→ Tâche demandée a
Relevez toutes les chapelles nommées dans l'extrait fourni sur la voie passant par Saint-Alban.

--------------------------------------------------

Une voie pré-romaine venant de l'embouchure du Gouessant

Au bourg de Saint-Alban, la voie romaine venant de Carhaix correspond à l'actuelle Rue du Chemin Ferré. Elle se fond dans une voie plus ancienne aujourd'hui appelée Rue de Tournemine. Cette dernière rue se prolonge vers l'ouest par le Chemin Romain qui se dirige vers l'embouchure du Gouessant et la chapelle Saint-Maurice.

Plan du bourg de Saint-Alban

Ainsi, la voie romaine venant de Carhaix semble se fondre à Saint-Alban dans une voie venant de la Baie de Saint-Brieuc. La branche venant de Saint-Maurice pourrait être pré-romaine et rejoindre Corseul [1]. La voie venant de Carhaix l'a vraisemblablement réutilisée à partir de Saint-Alban.

Cette voie supposée partir de Saint-Maurice peut venir de beaucoup plus loin. Une voie pré-romaine longeant le littoral au nord de Saint-Brieuc, traversant la Baie de Saint-Brieuc, passant par Saint-Maurice et se dirigeant vers Corseul a peut-être existé. Ce point reste à étudier.

L'embranchement de La Bouillie

Après Saint-Alban vers l'est, la voie passe par la chapelle Saint-Jacques. Plus à l'est, la voie de Corseul devait être confondue ou proche de l'actuelle D17 jusqu'à Plancoët. Au Chemin Chaussée, une branche correspondant à l'actuelle D14 se détache. Elle passe près de la Tour Montbran, élevée au XIIe siècle par les Templiers. Elle passe ensuite près de la chapelle Notre-Dame du Temple.

La voie passe ensuite par Matignon, franchit l'Arguenon près du Château du Guildo, rejoint le bord de mer au nord de Trégon et passe le Drouet. Plus à l'est, l'itinéraire est incertain. J. Gaultier du Mottay suppose que la voie franchissait le Frémur à Pont ès Omnès à l'est de Ploubalay [2, pp. 60-61] L. Bizeul pense que c'est plutôt à Pont Briand au nord-est de Ploubalay. D'après L. Bizeul, la voie franchit la Rance à Dinard. Pour J. Gaultier du Mottay, c'est plus au sud à Jouvente.

Une voie romaine ?

On n'a jamais observé de vestiges de cette voie qui passait par Matignon et le Guildo. On peut se demander si elle existait à l'époque romaine.

Les photos satellites apportent un élément de réponse. La voie semble réapparaître juste au nord-ouest du Port du Guildo. La trace est visible sur plusieurs parcelles séparées par des routes.

--------------------------------------------------

→ Tâche demandée b
Sélectionnez chaque ligne des données qui contient le mot « scene », en tenant compte de la casse.

Entrées d'un jeu de données
--------------------------------------------------

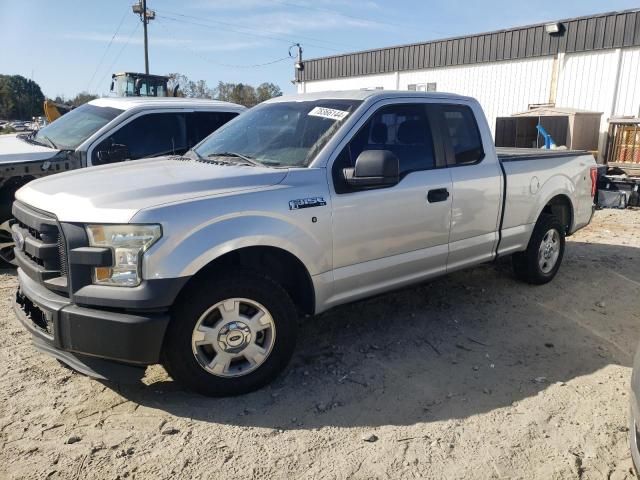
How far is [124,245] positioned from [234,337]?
2.82ft

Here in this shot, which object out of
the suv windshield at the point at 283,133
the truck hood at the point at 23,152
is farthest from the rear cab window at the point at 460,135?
the truck hood at the point at 23,152

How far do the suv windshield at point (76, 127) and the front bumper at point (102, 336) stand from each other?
3.78 m

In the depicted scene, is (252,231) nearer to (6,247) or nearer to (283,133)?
(283,133)

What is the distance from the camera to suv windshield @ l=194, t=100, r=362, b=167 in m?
3.70

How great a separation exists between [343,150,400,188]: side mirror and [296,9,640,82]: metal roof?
53.5 feet

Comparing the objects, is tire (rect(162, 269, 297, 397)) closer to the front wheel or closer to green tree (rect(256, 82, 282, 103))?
the front wheel

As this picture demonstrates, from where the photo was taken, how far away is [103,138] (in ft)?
20.2

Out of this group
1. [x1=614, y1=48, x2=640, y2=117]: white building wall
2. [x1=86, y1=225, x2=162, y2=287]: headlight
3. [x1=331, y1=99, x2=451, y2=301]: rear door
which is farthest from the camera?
[x1=614, y1=48, x2=640, y2=117]: white building wall

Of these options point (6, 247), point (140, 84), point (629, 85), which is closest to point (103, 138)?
point (6, 247)

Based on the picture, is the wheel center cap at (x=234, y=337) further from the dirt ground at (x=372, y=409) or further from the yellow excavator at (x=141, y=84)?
the yellow excavator at (x=141, y=84)

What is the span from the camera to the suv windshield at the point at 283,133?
370 centimetres

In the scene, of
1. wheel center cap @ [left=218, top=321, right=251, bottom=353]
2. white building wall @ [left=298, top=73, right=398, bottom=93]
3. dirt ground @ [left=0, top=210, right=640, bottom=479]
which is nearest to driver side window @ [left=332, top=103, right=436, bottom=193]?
wheel center cap @ [left=218, top=321, right=251, bottom=353]

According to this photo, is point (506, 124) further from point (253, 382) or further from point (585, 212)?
point (253, 382)

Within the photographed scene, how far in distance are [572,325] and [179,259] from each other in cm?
348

--------------------------------------------------

→ Résultat attendu a
chapelle Saint-Maurice
chapelle Saint-Jacques
chapelle Notre-Dame du Temple

→ Résultat attendu b
In the depicted scene, is (252,231) nearer to (6,247) or nearer to (283,133)?
In the scene, of
Within the photographed scene, how far in distance are [572,325] and [179,259] from each other in cm?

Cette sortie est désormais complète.